Dealing with HR and its related issues is seen as a time-consuming distraction by many UK business leaders, with employment legislation voted the principal red tape burden.

A poll of 427 Institiute of Directors members found that health and safety was the second greatest source of concern – principally in terms of its distraction of management effort and its cost.

Other key concerns included the Working Time Directive, payroll processing of social security benefits and the work involved in supplying statistics to the Office of National Statistics and other government agencies.

More than eight out of ten of the business leaders surveyed said that issues such as flexible working, maternity arrangements and employment tribunals were a ‘major’ or ‘significant’ distraction from the central task of running the company.

Four out of ten said that employment law was a ‘major’ distraction, with two out of ten making the same complaint about health and safety legislation.

More than seven out of ten also said that employment legislation was a real disincentive to growing their business and creating jobs.

One respondent to the survey, the managing director of an employment agency supplying the care homes sector, described new regulation in the Care Standards Act 2000 as: “a massive new set of unnecessary regulations….Prices have risen by 6-10% as a result. Recruitment of staff to the care industry has become more difficult.”

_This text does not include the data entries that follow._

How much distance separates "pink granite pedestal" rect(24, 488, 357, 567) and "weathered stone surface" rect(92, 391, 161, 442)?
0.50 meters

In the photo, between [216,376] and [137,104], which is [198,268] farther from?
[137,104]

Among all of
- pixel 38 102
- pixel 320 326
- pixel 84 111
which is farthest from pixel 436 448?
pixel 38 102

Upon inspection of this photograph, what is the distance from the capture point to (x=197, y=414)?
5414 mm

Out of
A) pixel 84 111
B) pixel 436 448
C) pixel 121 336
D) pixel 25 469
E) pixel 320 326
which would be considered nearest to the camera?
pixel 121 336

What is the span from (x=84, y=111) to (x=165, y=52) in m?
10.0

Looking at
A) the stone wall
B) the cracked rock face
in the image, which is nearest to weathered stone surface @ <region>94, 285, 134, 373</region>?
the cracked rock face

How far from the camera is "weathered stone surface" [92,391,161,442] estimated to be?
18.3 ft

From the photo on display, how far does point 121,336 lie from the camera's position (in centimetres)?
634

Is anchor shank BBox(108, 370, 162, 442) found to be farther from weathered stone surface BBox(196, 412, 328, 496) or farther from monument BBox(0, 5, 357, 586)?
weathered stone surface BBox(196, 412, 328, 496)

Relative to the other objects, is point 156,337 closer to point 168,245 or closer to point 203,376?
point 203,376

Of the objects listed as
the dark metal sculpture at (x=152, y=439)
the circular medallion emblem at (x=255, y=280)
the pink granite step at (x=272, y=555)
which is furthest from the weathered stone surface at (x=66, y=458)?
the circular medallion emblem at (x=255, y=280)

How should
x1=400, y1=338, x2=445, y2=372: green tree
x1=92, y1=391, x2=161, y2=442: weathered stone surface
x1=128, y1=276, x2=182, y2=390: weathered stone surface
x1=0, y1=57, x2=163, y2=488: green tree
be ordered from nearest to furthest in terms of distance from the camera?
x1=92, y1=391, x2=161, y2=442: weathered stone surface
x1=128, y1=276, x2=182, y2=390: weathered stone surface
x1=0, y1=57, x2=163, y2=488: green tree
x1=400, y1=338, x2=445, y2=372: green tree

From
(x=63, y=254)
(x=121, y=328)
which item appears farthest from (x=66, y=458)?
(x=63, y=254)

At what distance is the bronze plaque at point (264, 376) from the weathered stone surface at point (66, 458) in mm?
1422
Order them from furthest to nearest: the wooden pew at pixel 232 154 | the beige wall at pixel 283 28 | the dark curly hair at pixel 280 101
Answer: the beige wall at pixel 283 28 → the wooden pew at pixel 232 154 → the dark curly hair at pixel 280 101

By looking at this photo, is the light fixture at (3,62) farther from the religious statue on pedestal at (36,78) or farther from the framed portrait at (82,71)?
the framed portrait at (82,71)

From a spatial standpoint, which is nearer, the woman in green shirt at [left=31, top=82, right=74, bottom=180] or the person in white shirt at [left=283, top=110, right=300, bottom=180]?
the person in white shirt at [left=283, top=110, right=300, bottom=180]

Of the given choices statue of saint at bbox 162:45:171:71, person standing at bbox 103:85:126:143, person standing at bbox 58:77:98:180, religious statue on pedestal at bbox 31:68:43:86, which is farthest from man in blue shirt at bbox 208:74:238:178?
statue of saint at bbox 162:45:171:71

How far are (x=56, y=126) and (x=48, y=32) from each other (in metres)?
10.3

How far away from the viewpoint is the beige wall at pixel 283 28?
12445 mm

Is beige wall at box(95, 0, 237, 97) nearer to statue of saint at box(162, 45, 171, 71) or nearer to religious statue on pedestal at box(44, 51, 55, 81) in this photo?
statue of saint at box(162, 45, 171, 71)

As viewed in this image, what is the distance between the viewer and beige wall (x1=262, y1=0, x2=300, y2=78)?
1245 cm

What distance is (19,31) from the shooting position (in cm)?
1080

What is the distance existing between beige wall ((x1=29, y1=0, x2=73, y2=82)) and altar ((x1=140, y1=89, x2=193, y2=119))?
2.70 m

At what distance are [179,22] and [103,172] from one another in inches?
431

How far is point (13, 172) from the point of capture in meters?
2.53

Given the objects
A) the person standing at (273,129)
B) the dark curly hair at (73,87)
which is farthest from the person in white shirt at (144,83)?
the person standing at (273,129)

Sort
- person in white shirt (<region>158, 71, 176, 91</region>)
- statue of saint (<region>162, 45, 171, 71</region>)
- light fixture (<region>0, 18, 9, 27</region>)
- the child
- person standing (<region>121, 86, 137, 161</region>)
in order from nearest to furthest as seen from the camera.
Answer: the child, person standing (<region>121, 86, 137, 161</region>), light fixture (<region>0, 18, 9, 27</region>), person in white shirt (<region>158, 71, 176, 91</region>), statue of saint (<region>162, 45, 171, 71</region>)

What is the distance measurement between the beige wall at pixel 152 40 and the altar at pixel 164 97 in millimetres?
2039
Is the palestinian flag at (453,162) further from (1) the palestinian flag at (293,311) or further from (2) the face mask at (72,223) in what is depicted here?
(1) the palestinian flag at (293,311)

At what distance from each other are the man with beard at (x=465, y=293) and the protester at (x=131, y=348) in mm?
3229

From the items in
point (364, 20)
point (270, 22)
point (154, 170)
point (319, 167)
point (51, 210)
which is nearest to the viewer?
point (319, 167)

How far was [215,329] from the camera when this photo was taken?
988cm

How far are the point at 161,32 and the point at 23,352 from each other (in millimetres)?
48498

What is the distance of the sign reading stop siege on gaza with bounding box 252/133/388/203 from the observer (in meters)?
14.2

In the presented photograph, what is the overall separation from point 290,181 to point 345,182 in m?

But the Chartered Institute of Personnel and Development (CIPD) pointed out that the survey revels the gulf in mindset between many company directors and those concerned with HR, with business leaders needing much more convincing that HR policies can have a real impact on the bottom line.

“There is a difference in mindset between HR and directors that needs to be tackled. A survey of our members in terms of flexible working rights, for example showed the majority thought it was helping to run the business,” the CIPD said.

The IoD’s Director General, George Cox, said: "The first step in tackling red tape is to identify where the biggest challenges lie. This survey does that – it gets down to the detail, for the first time, identifying those areas where rules and regulations affect business. It gives us a clear answer – the increasingly complex system of rules and regulations that employers face for every job they create."

"If Britain is to remain competitive in world markets we must get to grips with these problems.,” he added.